_WHAT IS REQUIRED_
Write out the whole listing below exactly, skipping each picture.

_DATA SECTION_

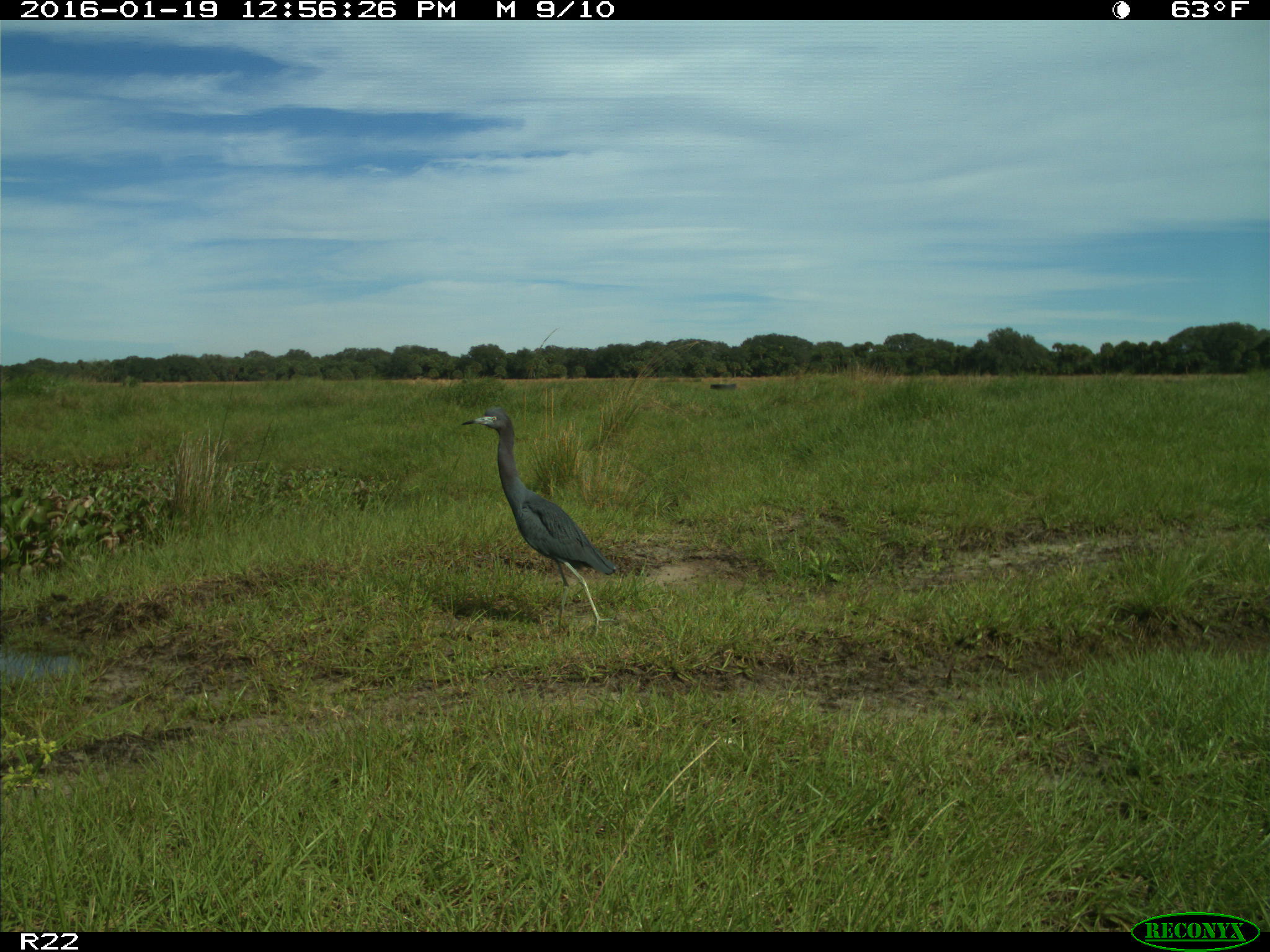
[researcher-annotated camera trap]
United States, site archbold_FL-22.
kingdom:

_EXERCISE RESPONSE_
[researcher-annotated camera trap]
United States, site archbold_FL-22.
kingdom:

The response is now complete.